The two homes were finally completed five years ago after a new developer took over the project. Nearby residents have been wary of any added development along the top of Laurel Canyon, insisting that an environmental study needs to be done to assess how more construction would affect the scenic area.

The company that owns the homes, Bulwer Drive LLC, recently sought permission to pave the road at its own expense, saying it was unable to sell the houses because of "the untenable conditions of the roadway," according to a city report. City engineering officials stated that the existing roadway was hazardous, pointing to erosion problems during heavy rains in the past.

Engineering officials said the changes did not require an environmental report.
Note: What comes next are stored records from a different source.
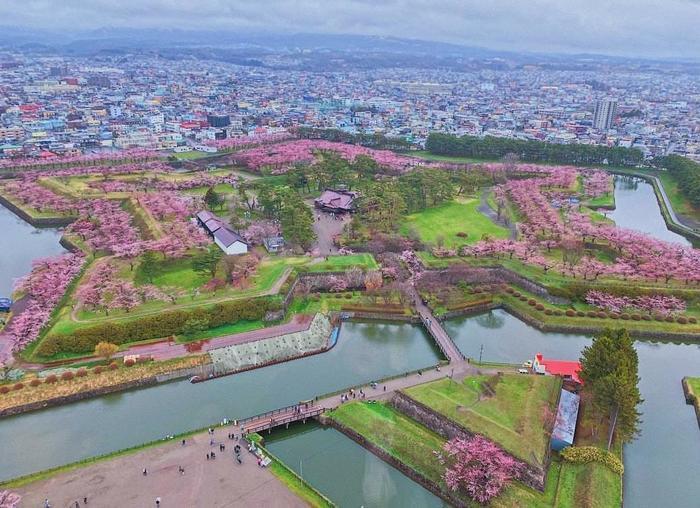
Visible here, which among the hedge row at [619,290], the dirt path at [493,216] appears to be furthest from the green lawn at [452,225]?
the hedge row at [619,290]

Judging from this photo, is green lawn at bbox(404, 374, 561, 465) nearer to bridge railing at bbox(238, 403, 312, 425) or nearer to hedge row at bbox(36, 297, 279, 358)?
bridge railing at bbox(238, 403, 312, 425)

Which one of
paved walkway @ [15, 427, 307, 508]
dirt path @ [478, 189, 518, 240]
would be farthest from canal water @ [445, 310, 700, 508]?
paved walkway @ [15, 427, 307, 508]

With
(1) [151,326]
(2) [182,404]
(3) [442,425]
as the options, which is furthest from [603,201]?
(2) [182,404]

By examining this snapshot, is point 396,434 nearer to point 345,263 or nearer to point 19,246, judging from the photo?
point 345,263

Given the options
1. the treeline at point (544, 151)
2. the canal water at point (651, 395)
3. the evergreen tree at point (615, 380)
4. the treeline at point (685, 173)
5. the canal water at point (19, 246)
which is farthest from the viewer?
the treeline at point (544, 151)

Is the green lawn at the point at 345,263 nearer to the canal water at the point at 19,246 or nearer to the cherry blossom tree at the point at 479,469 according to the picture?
the cherry blossom tree at the point at 479,469
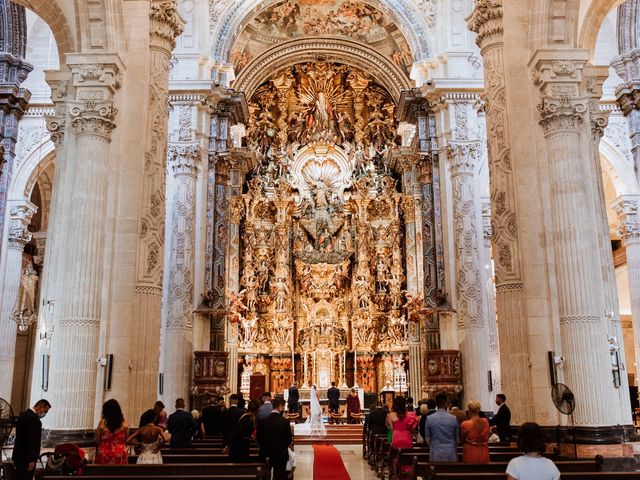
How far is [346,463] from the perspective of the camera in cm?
1438

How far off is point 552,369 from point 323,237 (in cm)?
1949

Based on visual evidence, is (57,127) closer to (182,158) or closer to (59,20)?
(59,20)

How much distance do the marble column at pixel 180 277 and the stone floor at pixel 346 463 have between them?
3.69 metres

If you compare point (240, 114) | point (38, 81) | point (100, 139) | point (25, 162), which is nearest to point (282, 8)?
point (240, 114)

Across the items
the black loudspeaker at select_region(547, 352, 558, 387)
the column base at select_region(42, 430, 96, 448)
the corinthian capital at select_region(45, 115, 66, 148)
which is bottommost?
the column base at select_region(42, 430, 96, 448)

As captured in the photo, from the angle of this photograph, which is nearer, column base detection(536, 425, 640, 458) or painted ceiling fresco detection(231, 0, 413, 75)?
column base detection(536, 425, 640, 458)

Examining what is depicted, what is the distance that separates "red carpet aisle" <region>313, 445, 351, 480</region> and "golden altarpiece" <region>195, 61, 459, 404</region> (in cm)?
873

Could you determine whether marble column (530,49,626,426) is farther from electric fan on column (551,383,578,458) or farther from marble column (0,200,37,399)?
marble column (0,200,37,399)

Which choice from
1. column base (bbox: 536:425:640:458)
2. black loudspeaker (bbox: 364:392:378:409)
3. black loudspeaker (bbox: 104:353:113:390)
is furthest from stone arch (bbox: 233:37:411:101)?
column base (bbox: 536:425:640:458)

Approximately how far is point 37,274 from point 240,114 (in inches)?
360

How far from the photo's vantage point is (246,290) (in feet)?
90.8

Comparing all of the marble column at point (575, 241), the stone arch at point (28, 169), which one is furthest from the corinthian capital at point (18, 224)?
the marble column at point (575, 241)

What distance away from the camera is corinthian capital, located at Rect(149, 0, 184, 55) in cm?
1234

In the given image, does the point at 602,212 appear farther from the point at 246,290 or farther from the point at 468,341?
the point at 246,290
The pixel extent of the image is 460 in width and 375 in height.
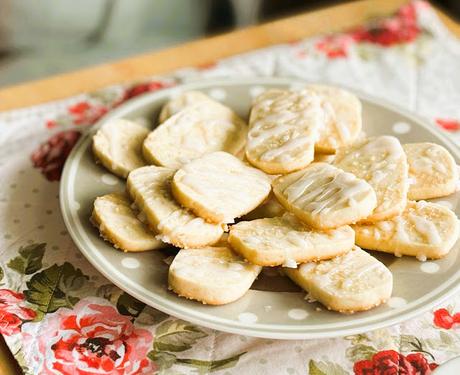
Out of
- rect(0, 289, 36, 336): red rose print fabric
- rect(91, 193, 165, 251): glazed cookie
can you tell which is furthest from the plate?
rect(0, 289, 36, 336): red rose print fabric

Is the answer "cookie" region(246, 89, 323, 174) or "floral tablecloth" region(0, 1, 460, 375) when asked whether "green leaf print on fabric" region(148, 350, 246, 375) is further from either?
"cookie" region(246, 89, 323, 174)

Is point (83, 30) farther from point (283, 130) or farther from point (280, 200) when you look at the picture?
point (280, 200)

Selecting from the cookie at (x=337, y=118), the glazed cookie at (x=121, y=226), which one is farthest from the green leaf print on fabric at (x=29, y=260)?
the cookie at (x=337, y=118)

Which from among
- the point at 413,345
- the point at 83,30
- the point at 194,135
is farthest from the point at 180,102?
the point at 83,30

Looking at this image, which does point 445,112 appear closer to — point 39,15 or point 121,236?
point 121,236

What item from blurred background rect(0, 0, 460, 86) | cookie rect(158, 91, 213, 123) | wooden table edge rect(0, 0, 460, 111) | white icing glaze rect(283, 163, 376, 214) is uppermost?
white icing glaze rect(283, 163, 376, 214)

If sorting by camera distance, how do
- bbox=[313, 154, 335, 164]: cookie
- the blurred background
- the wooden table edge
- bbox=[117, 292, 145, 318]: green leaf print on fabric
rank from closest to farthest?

Neighbors argued that the road should not be paved without requiring such a study, citing concerns about how excavating before paving might affect winter landslides on the hillside.

Some also questioned whether the ultimate goal of paving the road was to help sell the two existing homes, as a city report stated, or to smooth the way for future development.

"I call it the road to development," said Fred Karger, one of the nearby residents who opposed paving the road. "It's a foot in the door."

However, Public Works commission President Kevin James pointed out that a fire department official had publicly testified that the department would require a wider road than commissioners were being asked to approve if any additional development was pursued.

The law firm representing the developer, Jeffer Mangels Butler & Mitchell, did not immediately respond to a request for comment Friday morning.

After neighbors raised their concerns, Councilman Tom LaBonge sought to overturn the decision allowing the road to be paved, saying it faced "unresolved issues." Under the City Charter, the council has the power to overtake commission decisions -- a power it uses sparingly.

The council sided with LaBonge, voting in late September to veto the Public Works decision. Last month, however, the city got a "written threat of litigation" over the council vote, according to a brief memo to L.A. lawmakers from City Atty. Mike Feuer.

Feuer spokesman Rob Wilcox said the office could not comment further on the legal threat. On Friday, the council voted 10 to 0 to reverse its September decision and let the paving occur.